[Start of section]

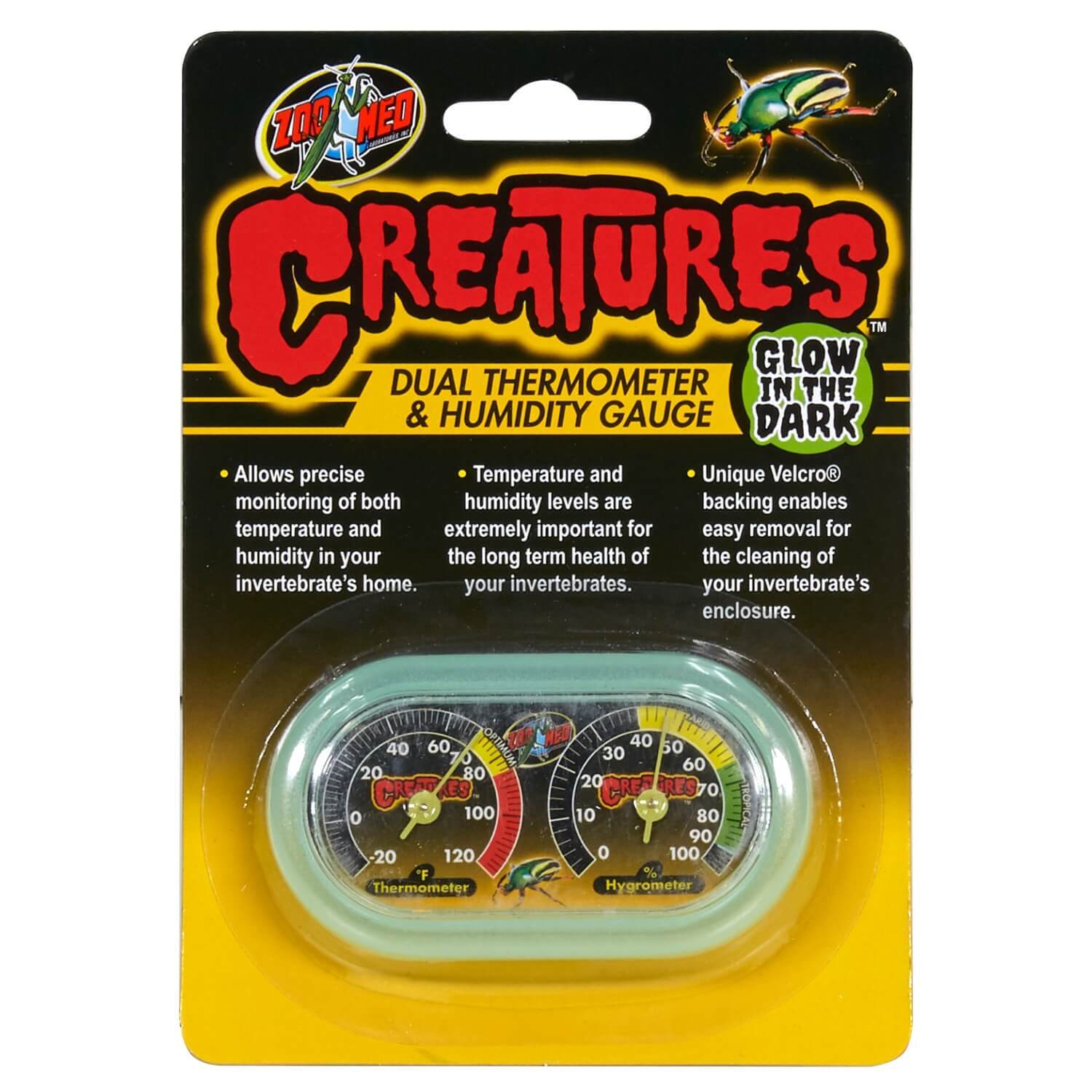 Zoo Med Creatures Glow In The Dark Duel Thermometer & Humidity Gauge For Invertebrate Enclosures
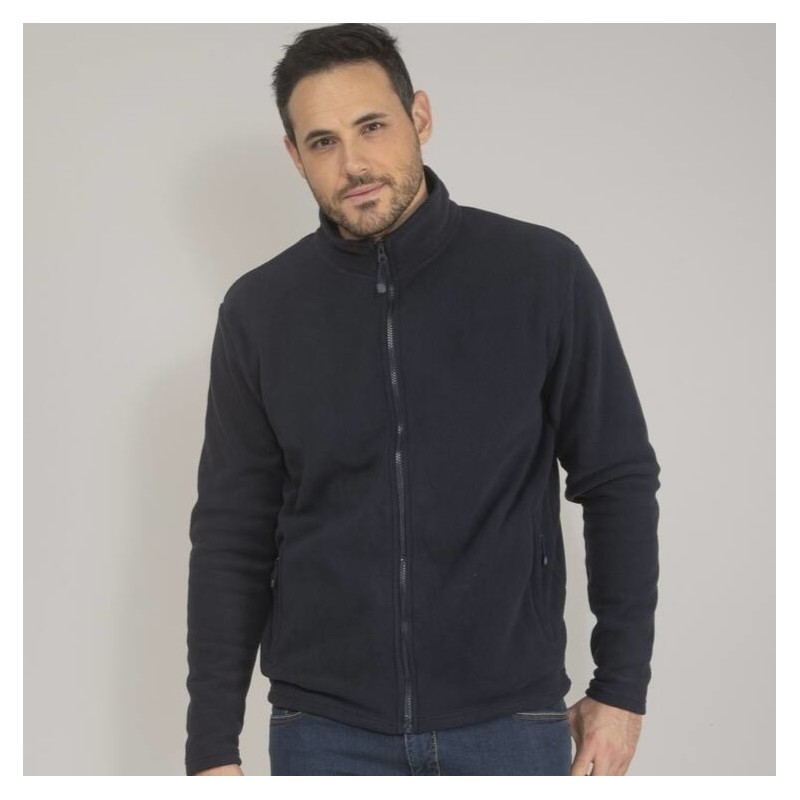 Veste polaire homme moderne, zip principal et zips poches contrastés, 300 g/m²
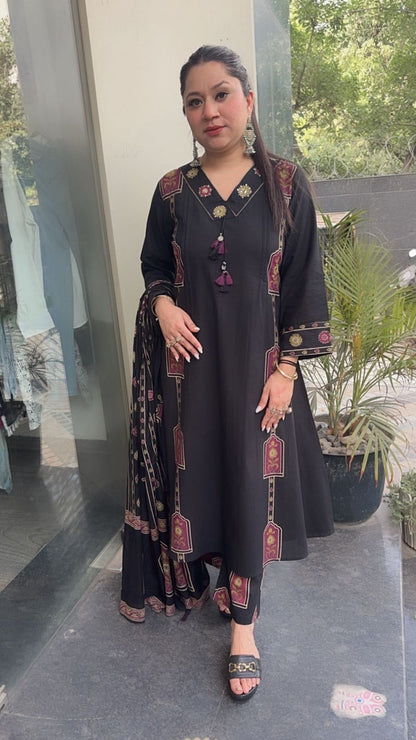 Jahan Black Cotton designer Suit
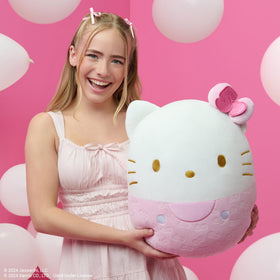 Close-up of ultrasoft material on Squishmallows Hello Kitty plush.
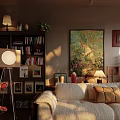 Cozy Living Room Interior Design With Bookshelf Floor Lamp Large Artwork And Soft Sofa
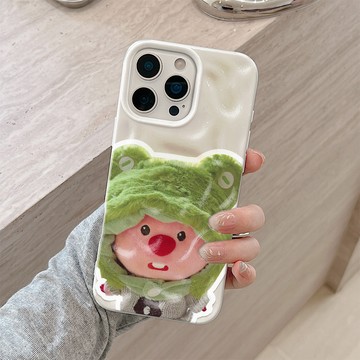 綠色頭套露比 適用 iPhone17ProMax 16Pro 15Plus 14 13 隕石紋 大孔全包防摔軟保護殼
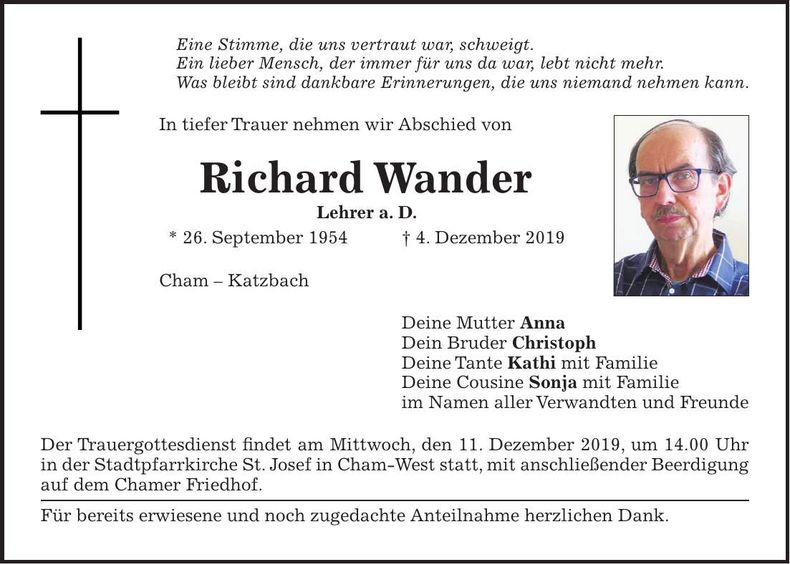 Traueranzeige Richard Wander
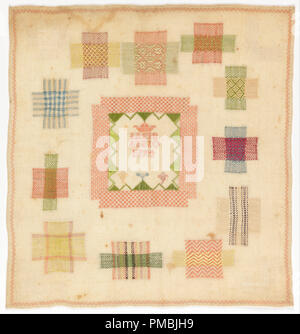 Sampler. Datum/Zeitraum: 1794. Sampler. Medium: Leinen und Seide sticken auf Leinen Stiftung. Technik: Stopf und satin Stiche in Leinwandbindung. Autor: Unbekannt. Stockfoto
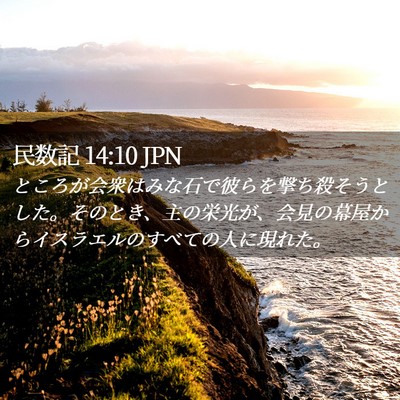 Picture 02 - 民数記 14:10 JPN - ところが会衆はみな石で彼らを撃ち - Bible Verse Picture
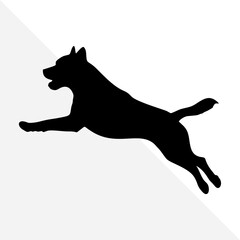 Dog Silhouette Isolated on White Background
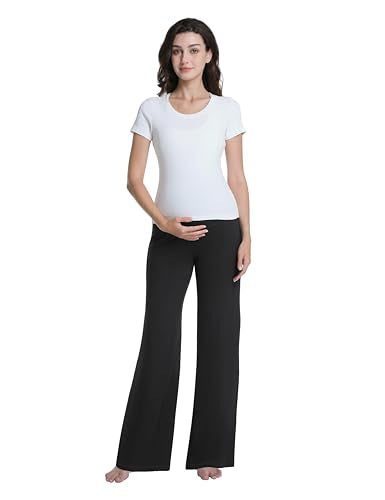 3 Pack Women's Maternity Pants Wide Leg - color: 3 Pack Black/Black/Black, size: X-Large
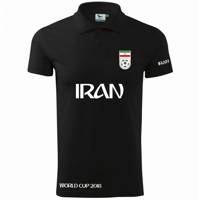 پولوشرت مشکی مردانه گروه رویال طرح ایران مدل جام جهانی 2018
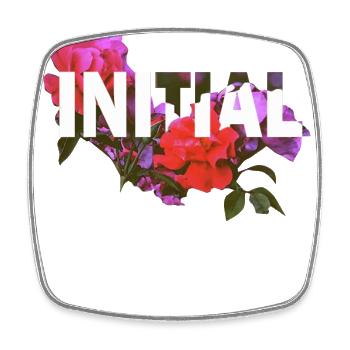 Initial Flowers - Viereckiger Kühlschrankmagnet - Weiß - Vorne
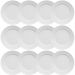 12 Pratos de Sobremesa 21cm Porcelana Relevo Chevron Germer Redondo Branco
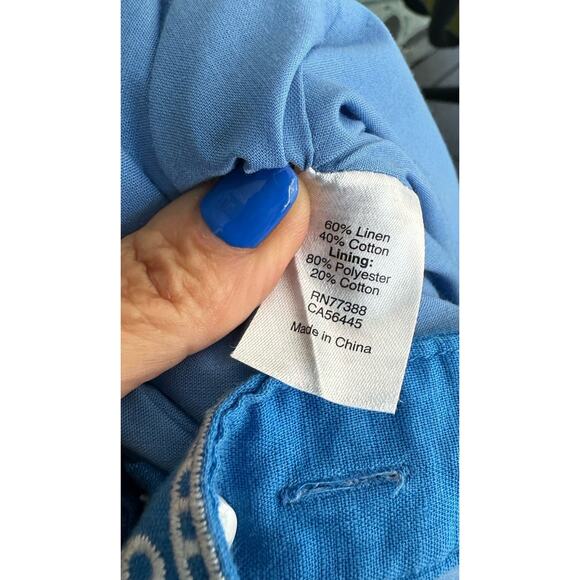 J.Crew Goddess Maxi Dress Eyelet Trim Linen Blend Lined Summer Beach Sz Med - Picture 16 of 16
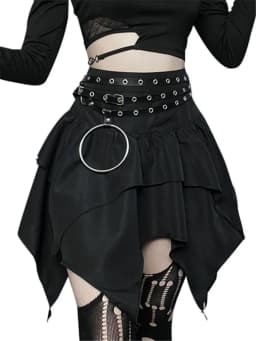 Gothic Punk Irregular Skirts New Sexy Women Solid Color Drawstring Tie-Up Ruched Ruffles Mini Skirt Summer Fashion Short Skirts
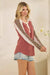 Thermal Knit Button Front Henley Pullover in Marsala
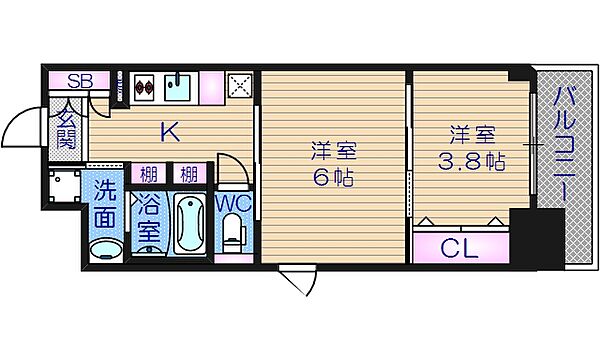 ファーストレジデンス玉造 ｜大阪府大阪市東成区東小橋1丁目(賃貸マンション2K・4階・32.07㎡)の写真 その2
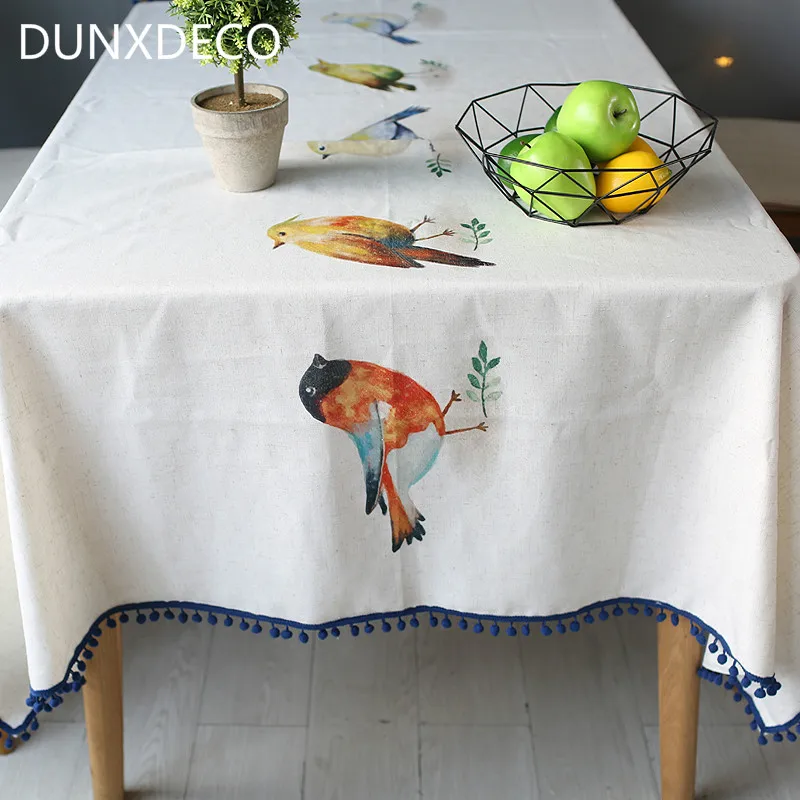 

DUNXDECO Tablecloth Garden Party Table Cover Fabric Nordic Flora Birds Print Linen Cotton Mesa Coffee Store Room Decoration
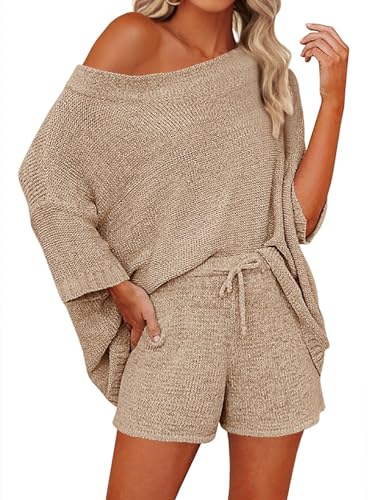 Saodimallsu Damen Schlafanzug Pyjama Lounge Set Strick Nachtwäsche Wear Zweiteiler Women Hausanzug Sets Weich Schlafanzüge Frauen Khaki Khaki M von Saodimallsu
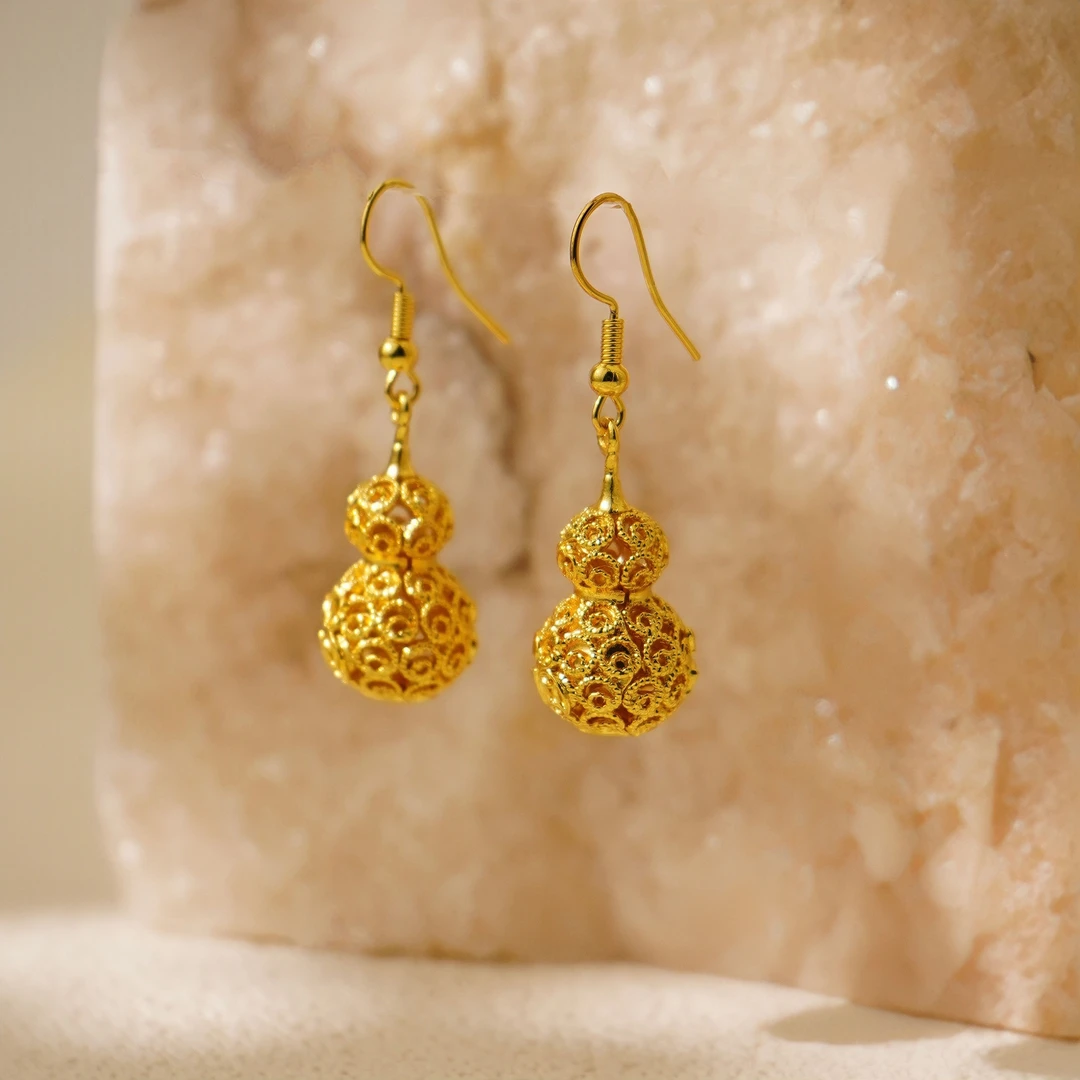 【现货现发】国风镂空葫芦耳环ZD0361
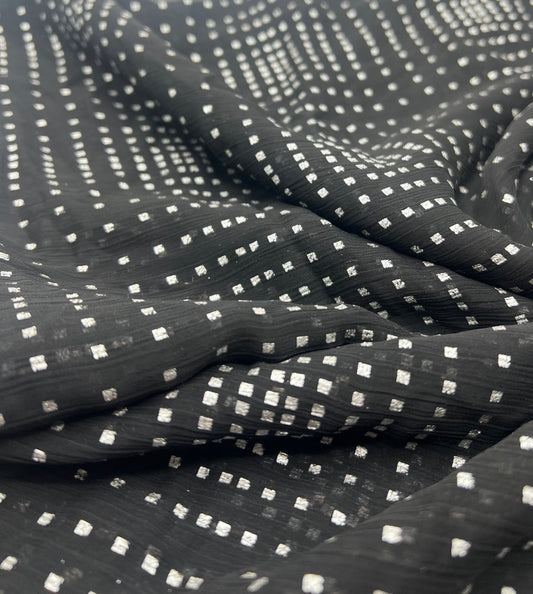 Black Silver Square Printed Chiffon Dress Fabric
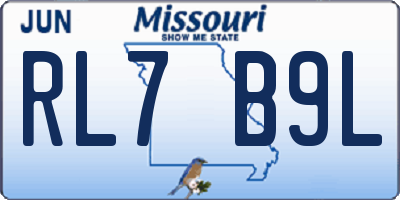 MO license plate RL7B9L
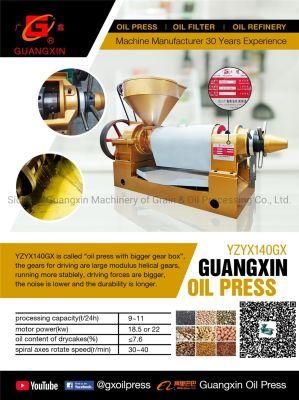 Bigger Gearbox Yzyx140gx Musterd Oil Extraction Machine Cold Peanut Oil Making Machine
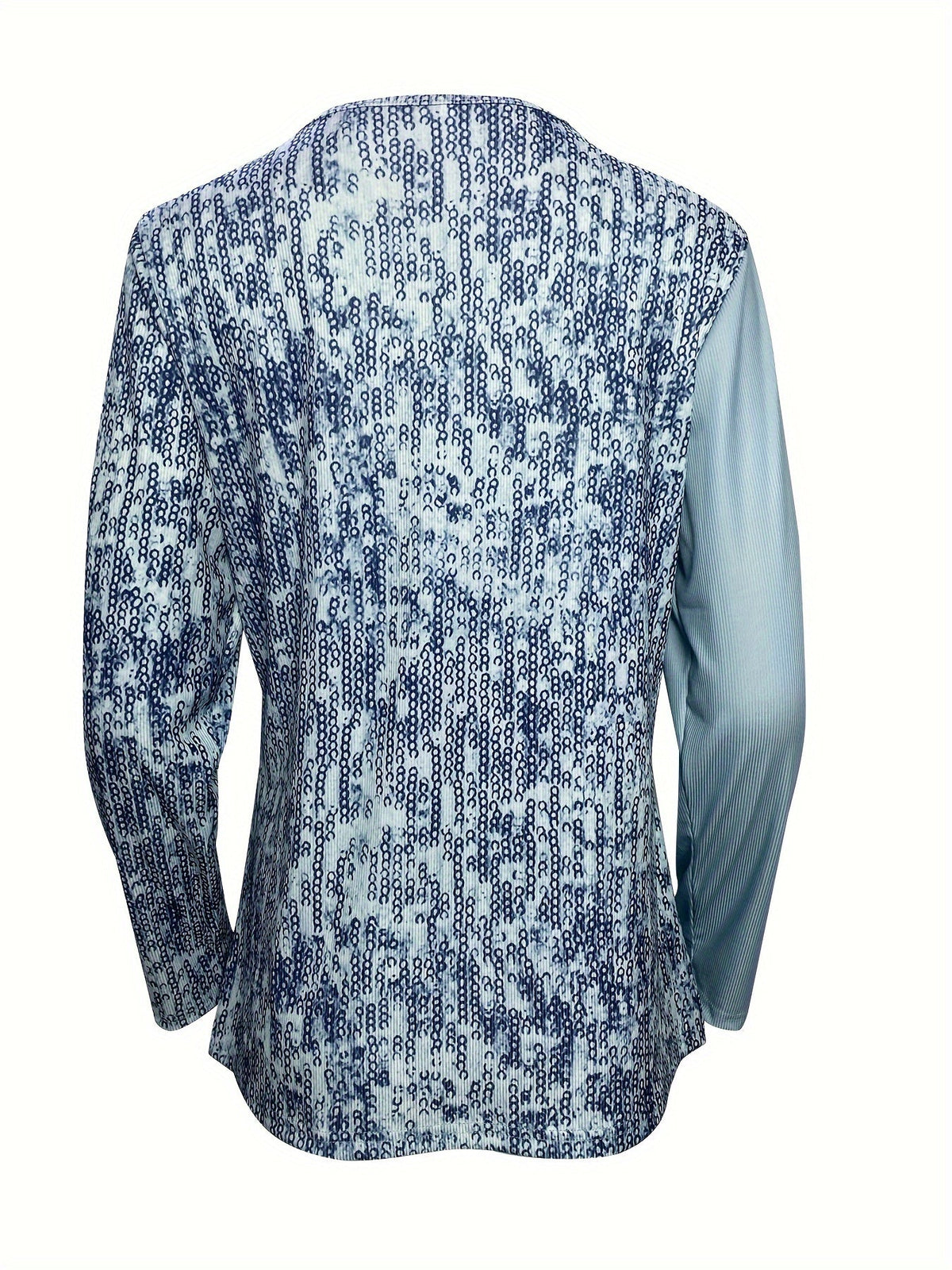 Sequined Button Decor V-neck Splicing T-Shirt, Casual Long Sleeve T-Shirt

[End of section]

» Task brief
Copy every record above exactly, leaving out any pictures.

» Problem solution
 Zoo Med Creatures Glow In The Dark Duel Thermometer & Humidity Gauge For Invertebrate Enclosures
 Veste polaire homme moderne, zip principal et zips poches contrastés, 300 g/m²
 Jahan Black Cotton designer Suit
 Close-up of ultrasoft material on Squishmallows Hello Kitty plush.
 Cozy Living Room Interior Design With Bookshelf Floor Lamp Large Artwork And Soft Sofa
 綠色頭套露比 適用 iPhone17ProMax 16Pro 15Plus 14 13 隕石紋 大孔全包防摔軟保護殼
 Traueranzeige Richard Wander
 Sampler. Datum/Zeitraum: 1794. Sampler. Medium: Leinen und Seide sticken auf Leinen Stiftung. Technik: Stopf und satin Stiche in Leinwandbindung. Autor: Unbekannt. Stockfoto
 Picture 02 - 民数記 14:10 JPN - ところが会衆はみな石で彼らを撃ち - Bible Verse Picture
 Dog Silhouette Isolated on White Background
 3 Pack Women's Maternity Pants Wide Leg - color: 3 Pack Black/Black/Black, size: X-Large
 پولوشرت مشکی مردانه گروه رویال طرح ایران مدل جام جهانی 2018
 Initial Flowers - Viereckiger Kühlschrankmagnet - Weiß - Vorne
 12 Pratos de Sobremesa 21cm Porcelana Relevo Chevron Germer Redondo Branco
 J.Crew Goddess Maxi Dress Eyelet Trim Linen Blend Lined Summer Beach Sz Med - Picture 16 of 16
 Gothic Punk Irregular Skirts New Sexy Women Solid Color Drawstring Tie-Up Ruched Ruffles Mini Skirt Summer Fashion Short Skirts
 Thermal Knit Button Front Henley Pullover in Marsala
 ファーストレジデンス玉造 ｜大阪府大阪市東成区東小橋1丁目(賃貸マンション2K・4階・32.07㎡)の写真 その2

DUNXDECO Tablecloth Garden Party Table Cover Fabric Nordic Flora Birds Print Linen Cotton Mesa Coffee Store Room Decoration
 Saodimallsu Damen Schlafanzug Pyjama Lounge Set Strick Nachtwäsche Wear Zweiteiler Women Hausanzug Sets Weich Schlafanzüge Frauen Khaki Khaki M von Saodimallsu
 【现货现发】国风镂空葫芦耳环ZD0361
 Black Silver Square Printed Chiffon Dress Fabric
 MO license plate RL7B9L
 Bigger Gearbox Yzyx140gx Musterd Oil Extraction Machine Cold Peanut Oil Making Machine
 Sequined Button Decor V-neck Splicing T-Shirt, Casual Long Sleeve T-Shirt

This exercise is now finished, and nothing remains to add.